Saved entries
=== Section Start ===
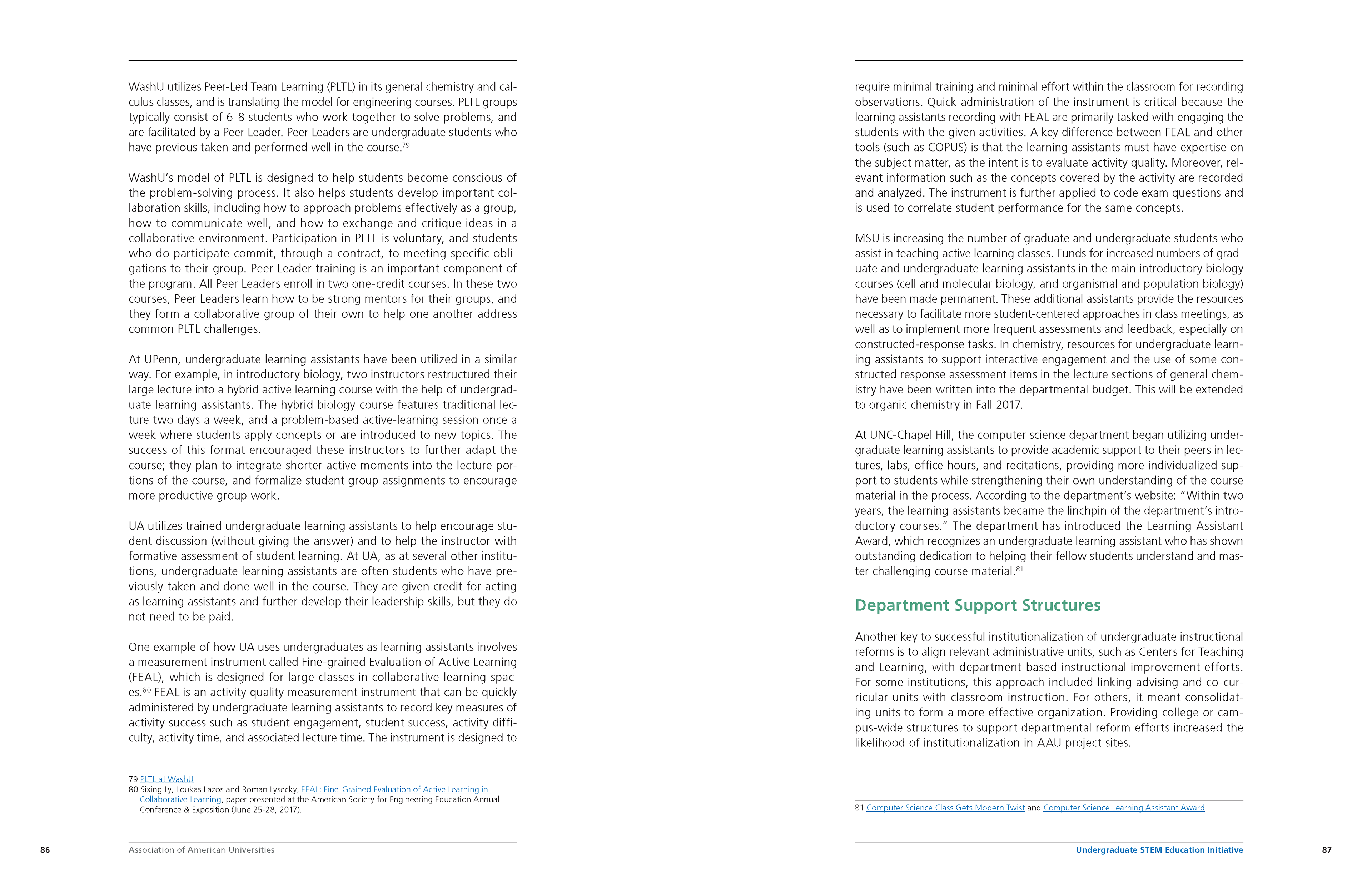 WashU utilizes Peer-Led Team Learning (PLTL) in its general chemistry and calculus classes, and is translating the model for engineering courses. PLTL groups typically consist of 6-8 students who work together to solve problems, and are facilitated by a Peer Leader. Peer Leaders are undergraduate students who have previous taken and performed well in the course.$^{79}$

WashU's model of PLTL is designed to help students become conscious of the problem-solving process. It also helps students develop important collaboration skills, including how to approach problems effectively as a group, how to communicate well, and how to exchange and critique ideas in a collaborative environment. Participation in PLTL is voluntary, and students who do participate commit, through a contract, to meeting specific obligations to their group. Peer Leader training is an important component of the program. All Peer Leaders enroll in two one-credit courses. In these two courses, Peer Leaders learn how to be strong mentors for their groups, and they form a collaborative group of their own to help one another address common PLTL challenges.

At UPenn, undergraduate learning assistants have been utilized in a similar way. For example, in introductory biology, two instructors restructured their large lecture into a hybrid active learning course with the help of undergraduate learning assistants. The hybrid biology course features traditional lecture two days a week, and a problem-based active-learning session once a week where students apply concepts or are introduced to new topics. The success of this format encouraged these instructors to further adapt the course; they plan to integrate shorter active moments into the lecture portions of the course, and formalize student group assignments to encourage more productive group work.

UA utilizes trained undergraduate learning assistants to help encourage student discussion (without giving the answer) and to help the instructor with formative assessment of student learning. At UA, as at several other institutions, undergraduate learning assistants are often students who have previously taken and done well in the course. They are given credit for acting as learning assistants and further develop their leadership skills, but they do not need to be paid.

One example of how UA uses undergraduates as learning assistants involves a measurement instrument called Fine-grained Evaluation of Active Learning (FEAL), which is designed for large classes in collaborative learning spaces.$^{80}$ FEAL is an activity quality measurement instrument that can be quickly administered by undergraduate learning assistants to record key measures of activity success such as student engagement, student success, activity difficulty, activity time, and associated lecture time. The instrument is designed to

79 PLTL at WashU
80 Sixing Ly, Loukas Lazos and Roman Lysecky, FEAL: Fine-Grained Evaluation of Active Learning in Collaborative Learning, paper presented at the American Society for Engineering Education Annual Conference & Exposition (June 25-28, 2017).

86 Association of American Universities

require minimal training and minimal effort within the classroom for recording observations. Quick administration of the instrument is critical because the learning assistants recording with FEAL are primarily tasked with engaging the students with the given activities. A key difference between FEAL and other tools (such as COPUS) is that the learning assistants must have expertise on the subject matter, as the intent is to evaluate activity quality. Moreover, relevant information such as the concepts covered by the activity are recorded and analyzed. The instrument is further applied to code exam questions and is used to correlate student performance for the same concepts.

MSU is increasing the number of graduate and undergraduate students who assist in teaching active learning classes. Funds for increased numbers of graduate and undergraduate learning assistants in the main introductory biology courses (cell and molecular biology, and organismal and population biology) have been made permanent. These additional assistants provide the resources necessary to facilitate more student-centered approaches in class meetings, as well as to implement more frequent assessments and feedback, especially on constructed-response tasks. In chemistry, resources for undergraduate learning assistants to support interactive engagement and the use of some constructed response assessment items in the lecture sections of general chemistry have been written into the departmental budget. This will be extended to organic chemistry in Fall 2017.

At UNC-Chapel Hill, the computer science department began utilizing undergraduate learning assistants to provide academic support to their peers in lectures, labs, office hours, and recitations, providing more individualized support to students while strengthening their own understanding of the course material in the process. According to the department's website: "Within two years, the learning assistants became the linchpin of the department's introductory courses." The department has introduced the Learning Assistant Award, which recognizes an undergraduate learning assistant who has shown outstanding dedication to helping their fellow students understand and master challenging course material.$^{81}$

Department Support Structures

Another key to successful institutionalization of undergraduate instructional reforms is to align relevant administrative units, such as Centers for Teaching and Learning, with department-based instructional improvement efforts. For some institutions, this approach included linking advising and co-curricular units with classroom instruction. For others, it meant consolidating units to form a more effective organization. Providing college or campus-wide structures to support departmental reform efforts increased the likelihood of institutionalization in AAU project sites.

81 Computer Science Class Gets Modern Twist and Computer Science Learning Assistant Award

Undergraduate STEM Education Initiative 87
=== Section End ===
(Your instructions) Leave the images aside and return the records above exactly as written.

(Answer space)
 WashU utilizes Peer-Led Team Learning (PLTL) in its general chemistry and calculus classes, and is translating the model for engineering courses. PLTL groups typically consist of 6-8 students who work together to solve problems, and are facilitated by a Peer Leader. Peer Leaders are undergraduate students who have previous taken and performed well in the course.$^{79}$

WashU's model of PLTL is designed to help students become conscious of the problem-solving process. It also helps students develop important collaboration skills, including how to approach problems effectively as a group, how to communicate well, and how to exchange and critique ideas in a collaborative environment. Participation in PLTL is voluntary, and students who do participate commit, through a contract, to meeting specific obligations to their group. Peer Leader training is an important component of the program. All Peer Leaders enroll in two one-credit courses. In these two courses, Peer Leaders learn how to be strong mentors for their groups, and they form a collaborative group of their own to help one another address common PLTL challenges.

At UPenn, undergraduate learning assistants have been utilized in a similar way. For example, in introductory biology, two instructors restructured their large lecture into a hybrid active learning course with the help of undergraduate learning assistants. The hybrid biology course features traditional lecture two days a week, and a problem-based active-learning session once a week where students apply concepts or are introduced to new topics. The success of this format encouraged these instructors to further adapt the course; they plan to integrate shorter active moments into the lecture portions of the course, and formalize student group assignments to encourage more productive group work.

UA utilizes trained undergraduate learning assistants to help encourage student discussion (without giving the answer) and to help the instructor with formative assessment of student learning. At UA, as at several other institutions, undergraduate learning assistants are often students who have previously taken and done well in the course. They are given credit for acting as learning assistants and further develop their leadership skills, but they do not need to be paid.

One example of how UA uses undergraduates as learning assistants involves a measurement instrument called Fine-grained Evaluation of Active Learning (FEAL), which is designed for large classes in collaborative learning spaces.$^{80}$ FEAL is an activity quality measurement instrument that can be quickly administered by undergraduate learning assistants to record key measures of activity success such as student engagement, student success, activity difficulty, activity time, and associated lecture time. The instrument is designed to

79 PLTL at WashU
80 Sixing Ly, Loukas Lazos and Roman Lysecky, FEAL: Fine-Grained Evaluation of Active Learning in Collaborative Learning, paper presented at the American Society for Engineering Education Annual Conference & Exposition (June 25-28, 2017).

86 Association of American Universities

require minimal training and minimal effort within the classroom for recording observations. Quick administration of the instrument is critical because the learning assistants recording with FEAL are primarily tasked with engaging the students with the given activities. A key difference between FEAL and other tools (such as COPUS) is that the learning assistants must have expertise on the subject matter, as the intent is to evaluate activity quality. Moreover, relevant information such as the concepts covered by the activity are recorded and analyzed. The instrument is further applied to code exam questions and is used to correlate student performance for the same concepts.

MSU is increasing the number of graduate and undergraduate students who assist in teaching active learning classes. Funds for increased numbers of graduate and undergraduate learning assistants in the main introductory biology courses (cell and molecular biology, and organismal and population biology) have been made permanent. These additional assistants provide the resources necessary to facilitate more student-centered approaches in class meetings, as well as to implement more frequent assessments and feedback, especially on constructed-response tasks. In chemistry, resources for undergraduate learning assistants to support interactive engagement and the use of some constructed response assessment items in the lecture sections of general chemistry have been written into the departmental budget. This will be extended to organic chemistry in Fall 2017.

At UNC-Chapel Hill, the computer science department began utilizing undergraduate learning assistants to provide academic support to their peers in lectures, labs, office hours, and recitations, providing more individualized support to students while strengthening their own understanding of the course material in the process. According to the department's website: "Within two years, the learning assistants became the linchpin of the department's introductory courses." The department has introduced the Learning Assistant Award, which recognizes an undergraduate learning assistant who has shown outstanding dedication to helping their fellow students understand and master challenging course material.$^{81}$

Department Support Structures

Another key to successful institutionalization of undergraduate instructional reforms is to align relevant administrative units, such as Centers for Teaching and Learning, with department-based instructional improvement efforts. For some institutions, this approach included linking advising and co-curricular units with classroom instruction. For others, it meant consolidating units to form a more effective organization. Providing college or campus-wide structures to support departmental reform efforts increased the likelihood of institutionalization in AAU project sites.

81 Computer Science Class Gets Modern Twist and Computer Science Learning Assistant Award

Undergraduate STEM Education Initiative 87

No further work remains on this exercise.